## Text shown
* * * *
The Financial Secretary to the Treasury (Mr. Harold Lever)

I deferred commenting on this Amendment because I thought that the hon. Member for Norfolk, South (Mr. J. E. B. Hill) should have the opportunity not only of explaining it but of criticising it, being grateful where gratitude was appropriate and disappointed where some disappointment was not altogether without possibility of anticipation. We owe the Amendment to the hon. Gentleman's raising this point, originally by letter. He drew attention to an anomaly which had escaped the attention of everyone, and we are grateful to him for enabling us to put it right, although not to his most ebullient satisfaction, this year.

At any rate, we will not get the singularly unattractive situation of a man losing the benefit of his housekeeper allowance later in the year because he gets married. I see the force in some of the arguments that have been made, if one were able satisfactorily to achieve the meticulous justice which hon. Members seek in this matter. I share their attitude, but unhappily our system of allowances is almost always upon an annual basis. It is true that hon. Members may point out that we changed the bowling, so to speak, by making marriage allowances apportioned. This was a year in which we had to exact a very formidable sum of new taxation from the community.

Given that decision, we looked for the areas where we could most reasonably seek to exact some taxation. One of the most obvious ones was that a man should not get a year's marriage allowance if he had been married for only a day in that year. From this, we got the concept of apportioning the marriage allowance. [Interruption.] I see that the right hon. and learned Member for Hexham (Mr. Rippon) thinks it is—

Mr. Geoffrey Rippon (Hexham)

Outrageous.

Mr. Lever

—outrageous. He thinks that we should pay a year's marriage allowance, even in a difficult year like the present one, to a man who has been married for a day. It seemed to us, and I think most hon. Members will feel the same way, that if one has to exact so much extra taxation, here was a source of many millions which could be tapped, when people were receiving marriage allowances for a full year, although they had been married for only a fraction of part of that year. This seemed reasonable on the face of it, but it gave rise to this anomaly. We tried to put it right as fully as we could without imposing a new set of administrative splittings in annual allowances, and that is why the concession made is not as generous as many hon. Members would like. I am afraid that it has to be accepted for the present, and I would recommend the House to accept this Amendment, which goes a good deal towards meeting what the hon. Gentleman had in mind.
* * * *
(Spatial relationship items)
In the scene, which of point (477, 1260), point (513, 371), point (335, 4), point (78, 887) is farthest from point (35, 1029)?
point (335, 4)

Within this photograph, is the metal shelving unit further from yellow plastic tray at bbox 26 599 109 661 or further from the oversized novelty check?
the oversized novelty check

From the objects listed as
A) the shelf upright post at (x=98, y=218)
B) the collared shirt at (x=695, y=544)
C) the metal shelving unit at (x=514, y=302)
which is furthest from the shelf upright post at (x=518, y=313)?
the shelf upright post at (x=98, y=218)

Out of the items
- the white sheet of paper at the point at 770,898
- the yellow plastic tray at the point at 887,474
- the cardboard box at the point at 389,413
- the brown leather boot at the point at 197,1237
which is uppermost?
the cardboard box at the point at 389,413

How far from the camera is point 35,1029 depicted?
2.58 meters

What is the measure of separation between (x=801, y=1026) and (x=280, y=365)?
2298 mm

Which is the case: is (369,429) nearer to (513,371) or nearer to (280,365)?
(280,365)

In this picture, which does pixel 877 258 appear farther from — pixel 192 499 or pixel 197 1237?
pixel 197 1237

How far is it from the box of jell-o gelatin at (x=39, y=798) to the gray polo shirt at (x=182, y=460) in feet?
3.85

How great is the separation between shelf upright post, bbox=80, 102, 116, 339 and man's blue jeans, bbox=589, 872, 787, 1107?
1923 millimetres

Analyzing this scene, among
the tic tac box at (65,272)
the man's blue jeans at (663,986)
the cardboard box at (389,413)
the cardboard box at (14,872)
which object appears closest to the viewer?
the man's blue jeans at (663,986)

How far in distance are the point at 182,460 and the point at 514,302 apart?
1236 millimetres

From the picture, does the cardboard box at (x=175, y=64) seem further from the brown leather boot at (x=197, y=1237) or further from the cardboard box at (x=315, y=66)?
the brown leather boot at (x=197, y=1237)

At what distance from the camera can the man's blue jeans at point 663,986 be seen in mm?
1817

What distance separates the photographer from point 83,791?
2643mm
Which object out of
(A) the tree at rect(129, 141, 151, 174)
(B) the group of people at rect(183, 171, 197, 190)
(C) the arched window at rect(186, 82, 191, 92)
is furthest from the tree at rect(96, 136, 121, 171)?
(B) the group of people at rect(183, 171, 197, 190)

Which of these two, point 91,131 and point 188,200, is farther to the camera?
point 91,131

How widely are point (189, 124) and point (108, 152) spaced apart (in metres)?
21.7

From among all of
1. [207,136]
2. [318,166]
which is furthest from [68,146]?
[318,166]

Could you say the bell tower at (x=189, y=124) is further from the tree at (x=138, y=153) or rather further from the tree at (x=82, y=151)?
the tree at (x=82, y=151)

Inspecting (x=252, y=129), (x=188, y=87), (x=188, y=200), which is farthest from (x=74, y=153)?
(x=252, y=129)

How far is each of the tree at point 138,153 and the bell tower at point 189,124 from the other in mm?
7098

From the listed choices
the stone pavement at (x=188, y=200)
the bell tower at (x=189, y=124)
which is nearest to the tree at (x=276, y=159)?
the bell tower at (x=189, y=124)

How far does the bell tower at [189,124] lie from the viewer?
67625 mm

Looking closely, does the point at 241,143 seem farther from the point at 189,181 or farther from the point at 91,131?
* * * *
## Objectives
1) In the marriage allowance debate, who first drew attention to the anomaly, and by what means?
2) Resume the marriage allowance debate from its last sentence.

## Responses in order
1) The hon. Member for Norfolk, South (Mr. J. E. B. Hill) raised it, originally by letter.

2)
I am not at all without sympathy for the difficulties of people in this situation. I have been put into the position of having to lose—I am not at all disappointed at the consequences—my housekeeper allowance in order to achieve a marriage allowance. I must say that at that time I was at once an immediate gainer because I got the marriage allowance for the whole year.

Dr. Reginald Bennett (Gosport and Fareham)

Shutting the stable door after the horse has bolted.

Mr. Lever

One horse has bolted. I feel a good deal of sympathy for people in this position. None the less, I must ask the House to accept that, this year at any rate, it would not have been possible to introduce yet another split for the sake of what would be marginal sums of money. I will not go into competitive computations with the hon. Gentleman about at which point of time how much monye would have been involved. I hope that he will accept our gratitude for drawing this anomaly to our attention and that, although disappointed, he will support the Amendment, which represents a real attempt to meet the complaint as reasonably as we can.

As to any other concessions on the housekeeper allowance, I take the points made, as I say, with personal understanding and sympathy of the position. Alas, this is not a year in which the Chancellor is likely to give rein to my normally sympathetic inclinations. I must ask hon. Members to make their appeals in a subsequent year, when we are under no such strict exigencies as we are this year. For these reasons I ask the House to accept the Amendment, which is intended to meet in a broad way, the difficulties raised by the hon. Member. We cannot accept any other concession at the present moment.

Mr. Charles Fletcher-Cooke (Darwen)

I am not sure that the appeals for gratitude which the Financial Secretary has addressed to us have fallen on very receptive ears. These two Amendments went on the Order Paper simultaneously. This in itself is perhaps a coincidence, perhaps not. The Government's Amendment is the barest justice, much meaner than the Amendment in the names of myself and my hon. Friends. The amount of difference in money to the Exchequer, even in what the Financial Secretary calls "this difficult year" must be trivial. I do not know why he cannot accept what my hon. Friend the Member for Norfolk, South (Mr. J. E. B. Hill) put forward in a most reasonable manner.

I cannot believe that there is much money in the difference. It strikes me that this is cheeseparing. On the other hand, better half a loaf than no bread at all. We ought not to take any more time over this. There was an obvious injustice in the Government's first proposal, and we are grateful at least that they have seen the light, even at this late stage.

Amendment agreed to.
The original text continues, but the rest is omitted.